* [ABOUT THIS TASK]
Please carry on the diary entry below about the screening of Punishment Park at Armley Mills, starting after its last sentence.

* [PROVIDED TEXT]
The twenty-fifth of August, 2011: He sweats. He does his job.

To Armley! Not, today, to its fearsomely turreted prison (I did my time there when writing this), but to the marvellous Armley Mills Industrial Museum – specifically, to the tiny cinema in the museum’s basement, which hosts a monthly arthouse film night in an authentically replicated 1920s cinema-ette.

The film on offer (passing lightly over the two supporting features, on which I’d rather not comment, except to say that one was quite good and the other wasn’t) was Peter Watkins’ Punishment Park (1971).

It’s a great film in a lot of ways. It depicts, in faux-documentary style, the sentencing of crews of long-haired American radicals by a desert-based kangaroo court that condemns them to the ordeal of ‘Punishment Park’: a 53-mile trek across the Mojave desert towards an American flag, during which they will find themselves pursued by the US forces of law and order – for “training purposes”.

Actually, the brutal desert scenes are – despite being the only really cinematic elements of the film – dramatically rather lame. The pacing is all over the place, and out in the desert it’s not easy to tell one mildly irritating hippie from another (their sort all look the same to me…).

* [INFORMATION SHOWN]

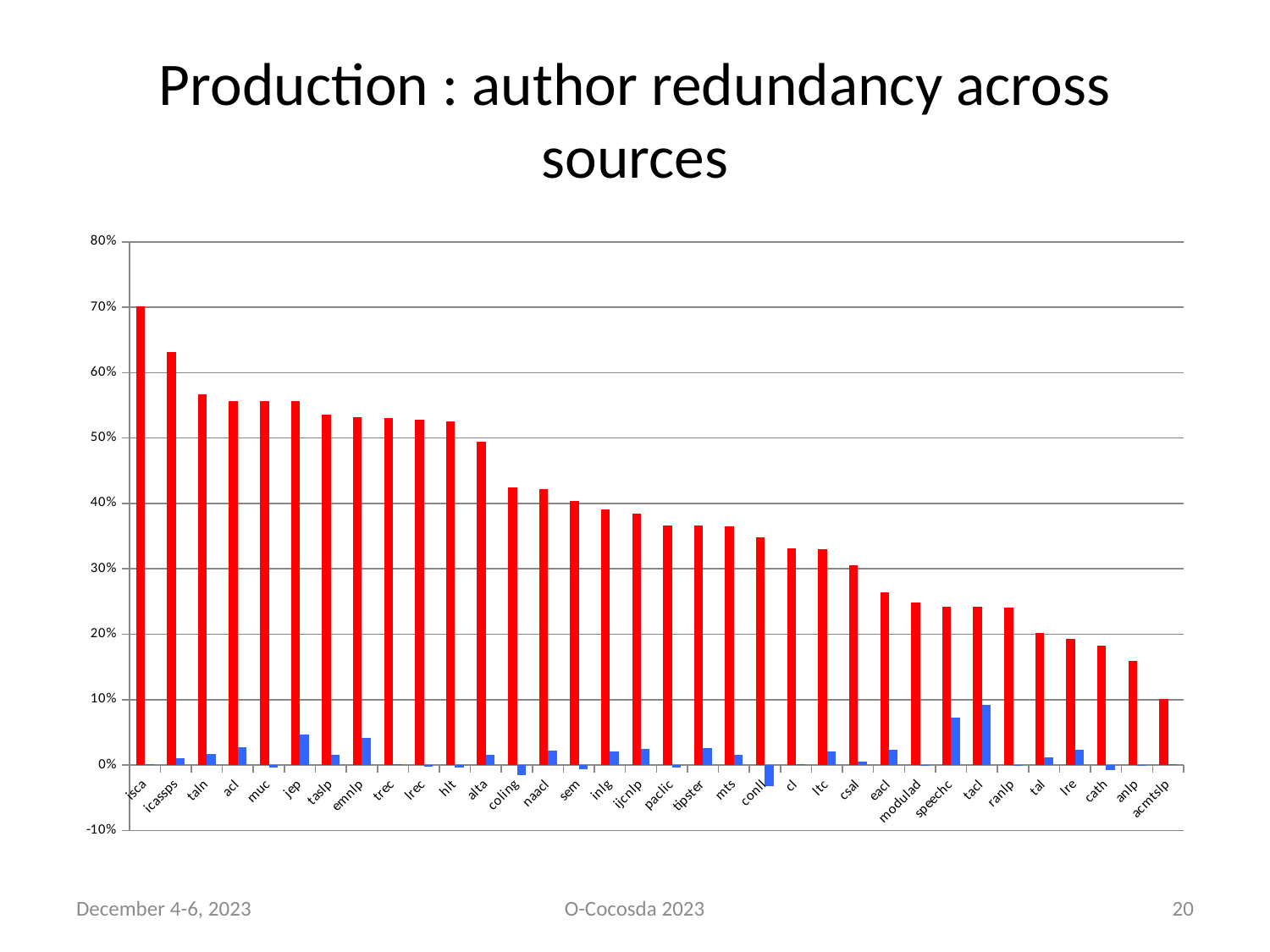
Do the red bars rise or fall from left to right along the x axis? fall Is the red bar for acmtslp greater or less than 20%? less Is the red bar for cl greater or less than 40%? less Is the red bar for isca greater or less than 60%? greater Which category has the tallest red bar? isca What kind of chart is shown on the slide? bar chart Which has the taller red bar, alta or coling? alta What is the title of the chart? Production : author redundancy across sources Which has the taller red bar, icassps or taln? icassps How many categories are shown on the x axis? 34 Which category has the shortest red bar? acmtslp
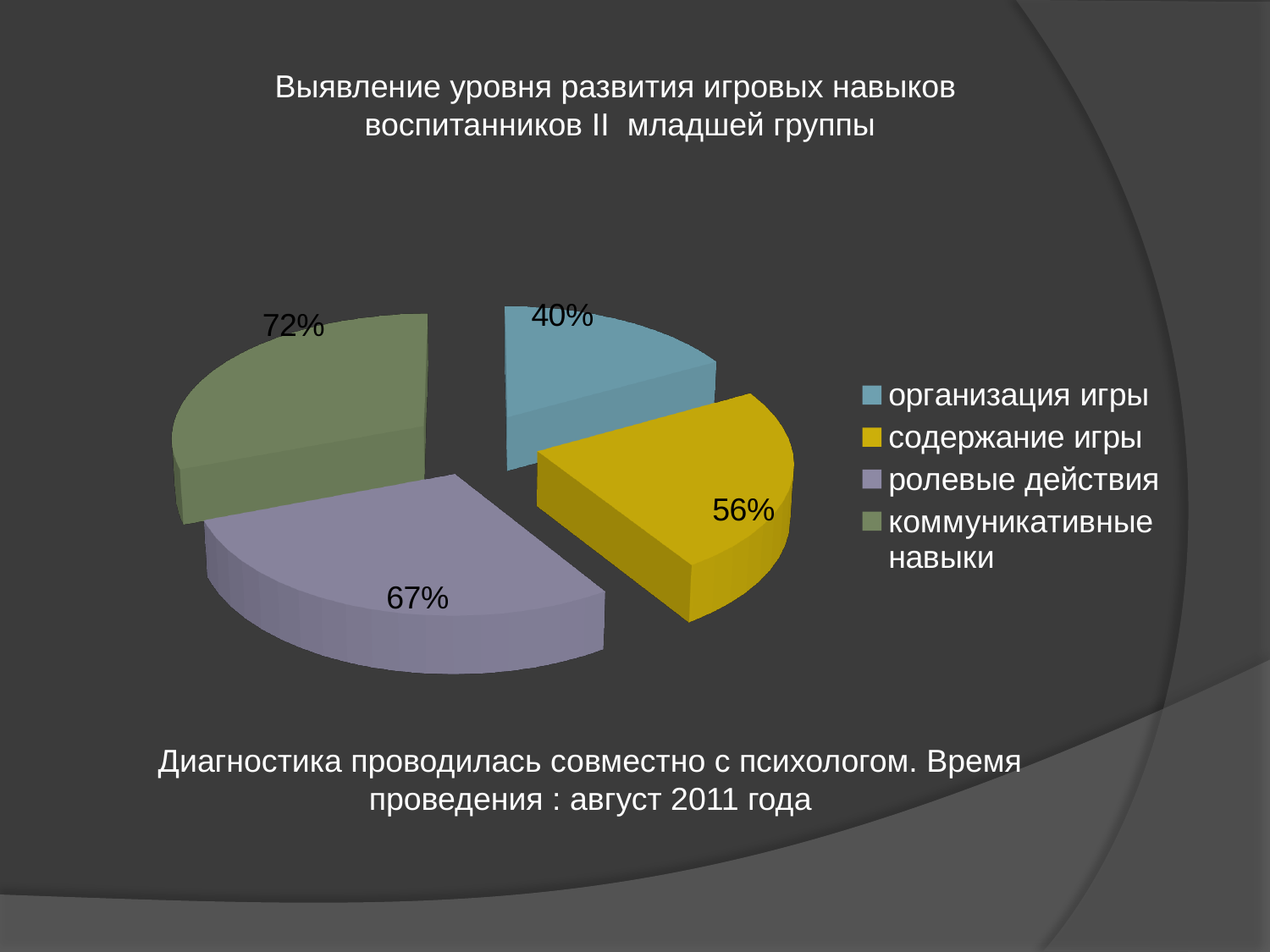
What colour is the slice for содержание игры? yellow What value is shown for организация игры? 40% What is the difference between the values for коммуникативные навыки and организация игры? 32% What kind of chart is shown on the slide? pie chart What value is shown for коммуникативные навыки? 72% Which category has the lowest value? организация игры What value is shown for ролевые действия? 67% What is the difference between the values for ролевые действия and содержание игры? 11% How many categories does the pie chart have? 4 What value is shown for содержание игры? 56% Which category has the highest value? коммуникативные навыки Which is larger, the value for содержание игры or the value for ролевые действия? ролевые действия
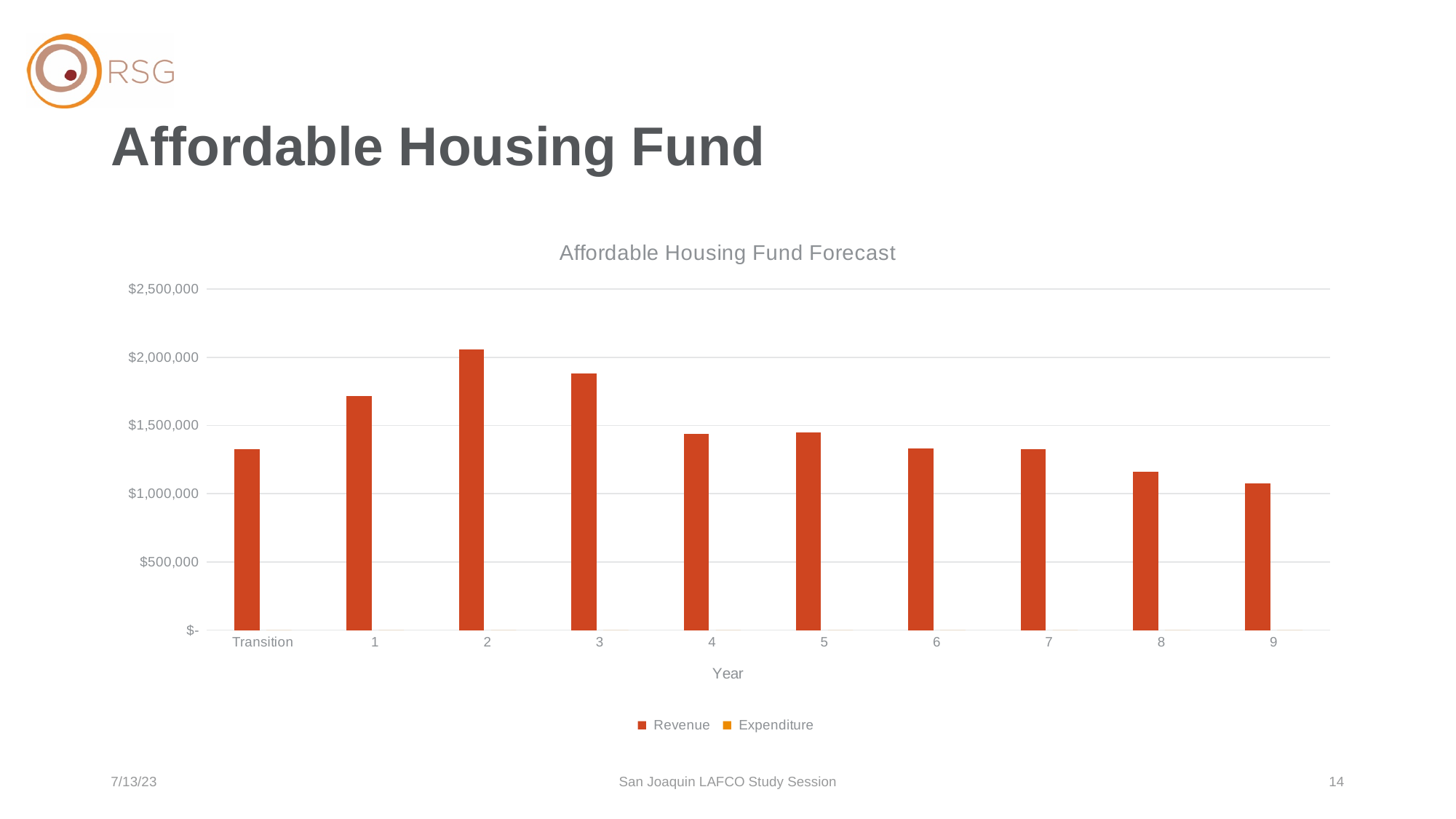
Which has the larger Revenue value, year 1 or year 3? 3 How many series does the chart legend list? 2 Is the Revenue value for year 9 greater or less than $1,000,000? greater Which year has the highest Revenue bar? 2 Is the Revenue value for year 8 greater or less than $1,500,000? less Do the Revenue values rise or fall from year 3 to year 9? fall What is the title of the chart? Affordable Housing Fund Forecast What kind of chart is shown on the slide? bar chart Is the Revenue value for year 1 greater or less than $1,500,000? greater How many categories are shown along the x axis? 10 Which year has the lowest Revenue bar? 9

* [RESULT]
But this is an ideologically driven film. So what of its ideology? Well, it’s less monumentally tiresome than you might expect. At the time – as contemporary reviews suggest – it must have seemed somewhat paranoid. Now, its arguments feel like museum pieces. Strangely – and presumably unintentionally – the film ends up hinging on the charisma of its actors (or rather ‘actors’, the cast being all amateurs, rank or otherwise, and the script being mostly improvised).

The conservative civic worthies who make up the tribunal are, without exception, superbly convincing: from the pissed-off union guy, to the outraged-by-everything spokeswoman for ‘the American family’, to the splendidly lizardly representatives of the US legal elite.

But the fireworks – for me, at least – come from three performers: Kent Foreman as a voluble black broadcaster delivering an excoriating dissertation on violence in American history, Carmen Argenziano as an afro-bearing radical showing off the star power that later won him a bit-part in The Godfather Part II,  and – most of all – Jim Bohan, sweatily convincing as a gun-happy sheriff with a greasy combover and more than a hint of a butch Kevin Spacey about him.

To quote a critic who knows his stuff far better than I do:

He is a believable man. His sunglasses protect him from the exposed gazes of the political prisoners. He can see their eyes. His are hidden. He looks like a young father, balding a little. To its credit, the film does not demonize him. He sweats. He does his job. His instructions seem reasonable enough.

This is from an analysis that you should probably have read instead of reading this.

The main thing is, I’d never have seen this film were in it not for Miniciné at Armley Mills. So well done them.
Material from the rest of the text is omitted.